◆ **演習用本文**
>>>>

昨日に引き続き、Co-Creation Journey for Innovation の様子を、池野がお伝えします。
今日のプログラムのメインは、社会起業家からベトナムの社会課題についてレクチャーを受けること。
昨日のベトナムディープダイブよりも、もっと”課題”にフォーカスをしてインプットを行いました。
~ベトナムの予防医療の先駆者 “HELLO HEALTH”~
Hello HealthのTuan氏 |
まずは、ベトナムで予防医療の普及に取り組むHello HealthのTuan氏を招き、ベトナムのヘルスケア問題についてお話を伺いました。
なぜ、このクラスに参加したか、というTuan氏の問いに、日本人参加者からは「起業がしたいから」「アジアの状況を直接見たいから」といった声が聞かれました。
Tuan氏によると、生活環境の改善だけで、ほとんどの病気を防げるにもかかわらず、ベトナム人は健康維持のための予防という概念をほとんど持っていないそうです。

<<<<

◆ **掲載一覧**
>>>>

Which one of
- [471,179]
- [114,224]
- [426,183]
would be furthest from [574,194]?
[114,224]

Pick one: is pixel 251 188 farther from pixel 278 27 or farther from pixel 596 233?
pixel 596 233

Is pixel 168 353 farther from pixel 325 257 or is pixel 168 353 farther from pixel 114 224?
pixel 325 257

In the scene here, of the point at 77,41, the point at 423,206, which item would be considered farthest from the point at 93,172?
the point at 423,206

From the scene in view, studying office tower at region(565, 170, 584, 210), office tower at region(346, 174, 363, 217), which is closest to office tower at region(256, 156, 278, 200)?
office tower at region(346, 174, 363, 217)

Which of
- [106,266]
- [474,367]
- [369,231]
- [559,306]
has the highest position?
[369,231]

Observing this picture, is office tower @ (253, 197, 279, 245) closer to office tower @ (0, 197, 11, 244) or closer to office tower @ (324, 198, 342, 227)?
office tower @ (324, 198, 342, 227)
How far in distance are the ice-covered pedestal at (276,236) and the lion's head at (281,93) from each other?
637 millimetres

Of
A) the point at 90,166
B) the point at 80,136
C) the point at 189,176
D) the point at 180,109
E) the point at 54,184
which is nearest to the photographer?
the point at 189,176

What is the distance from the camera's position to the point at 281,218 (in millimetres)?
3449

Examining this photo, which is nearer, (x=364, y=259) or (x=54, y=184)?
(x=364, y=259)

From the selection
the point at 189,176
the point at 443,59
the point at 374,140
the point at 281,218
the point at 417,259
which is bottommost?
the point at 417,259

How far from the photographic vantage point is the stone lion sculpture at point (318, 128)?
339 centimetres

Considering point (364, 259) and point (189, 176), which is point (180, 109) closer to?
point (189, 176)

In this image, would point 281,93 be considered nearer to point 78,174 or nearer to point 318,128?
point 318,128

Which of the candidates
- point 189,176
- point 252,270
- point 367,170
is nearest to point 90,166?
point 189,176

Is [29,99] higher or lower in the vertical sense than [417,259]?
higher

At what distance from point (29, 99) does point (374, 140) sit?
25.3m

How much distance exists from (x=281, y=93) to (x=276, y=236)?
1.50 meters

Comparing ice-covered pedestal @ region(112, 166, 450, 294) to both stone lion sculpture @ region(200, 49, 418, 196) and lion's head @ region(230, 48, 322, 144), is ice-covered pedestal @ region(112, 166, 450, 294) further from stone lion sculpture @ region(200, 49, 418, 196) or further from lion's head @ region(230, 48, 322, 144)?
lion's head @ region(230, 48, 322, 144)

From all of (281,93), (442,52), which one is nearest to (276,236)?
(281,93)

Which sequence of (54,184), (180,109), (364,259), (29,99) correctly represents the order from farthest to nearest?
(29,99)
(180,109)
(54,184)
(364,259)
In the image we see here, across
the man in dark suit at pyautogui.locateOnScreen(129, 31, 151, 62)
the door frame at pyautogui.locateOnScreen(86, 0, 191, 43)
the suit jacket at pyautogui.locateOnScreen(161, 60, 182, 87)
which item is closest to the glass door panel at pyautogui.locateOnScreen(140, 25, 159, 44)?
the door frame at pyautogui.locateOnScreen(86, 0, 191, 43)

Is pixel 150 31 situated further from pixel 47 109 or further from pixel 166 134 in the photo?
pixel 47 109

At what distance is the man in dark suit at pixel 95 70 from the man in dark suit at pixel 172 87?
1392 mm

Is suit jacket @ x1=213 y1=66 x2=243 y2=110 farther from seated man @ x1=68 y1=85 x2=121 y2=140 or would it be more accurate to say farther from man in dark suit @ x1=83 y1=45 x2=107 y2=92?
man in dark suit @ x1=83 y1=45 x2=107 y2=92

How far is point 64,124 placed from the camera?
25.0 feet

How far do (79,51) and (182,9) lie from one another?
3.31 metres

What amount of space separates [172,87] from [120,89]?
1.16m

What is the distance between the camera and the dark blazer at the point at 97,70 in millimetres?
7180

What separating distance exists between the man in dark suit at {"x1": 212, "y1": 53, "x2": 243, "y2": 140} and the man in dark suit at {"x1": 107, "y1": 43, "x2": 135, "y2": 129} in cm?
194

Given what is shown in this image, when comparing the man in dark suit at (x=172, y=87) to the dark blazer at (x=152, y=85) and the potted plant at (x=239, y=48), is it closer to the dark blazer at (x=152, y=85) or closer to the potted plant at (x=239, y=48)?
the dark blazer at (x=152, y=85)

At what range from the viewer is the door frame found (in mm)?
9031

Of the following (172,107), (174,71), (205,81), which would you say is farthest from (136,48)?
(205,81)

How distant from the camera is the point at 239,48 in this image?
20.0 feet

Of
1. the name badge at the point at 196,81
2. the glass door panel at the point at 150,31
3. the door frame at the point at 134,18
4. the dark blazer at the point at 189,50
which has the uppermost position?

<<<<

◆ **演習問題**
1) 研修レポートによると、Tuan氏はベトナム人がほとんど持っていない概念を何だと述べていますか。
2) 研修レポートの最後の文に続けて、本文を書き進めてください。

◆ **解答一覧**
1) 健康維持のための予防という概念です。

2)
そこで、Tuan氏は、根本原因は何か(WHY)を突き詰め、ニーズを捉えたサービスを開発し、多くの人の生活環境改善・健康維持へ貢献してきたそうです。
高齢化社会の日本でも、ようやく予防医療が注目されはじめていますが、日本とベトナムのように国の状況が違っても、共通する課題を持っているということ気づけるのは共創の大きな機会だと感じました。
昨日のLSPワークショップの際、あるベトナム人参加者は「日本は発展している国で見習うことが多い」という話をしていたり、ある日本人参加者が「日本から何かを与える」という話をしていましたが、必ずしもそのベクトルは一方通行とは限らないのではないでしょうか。
Tuan氏の講演から得たファクト等を整理中 |
~投資家と社会起業家をアジアでつなぐ”Shujog”~
つづいては、Preparing the ground for impact investmentをポリシーに、インドやカンボジアなどアジアの様々な国で、投資家と社会起業家をつなぐプラットフォームの運営をおこなっているShujogのHuong氏にお越しいただきShujogの事業概要や、社会起業家や投資家の抱える課題をお話いただきました。
Huong氏から日本の社会起業家や支援組織を聞かれ、日本人参加者はマザーハウスの事例を紹介していました。
個人的に感じたのが、日本はこうした投資において大きく機会損失しているのではないか、ということです。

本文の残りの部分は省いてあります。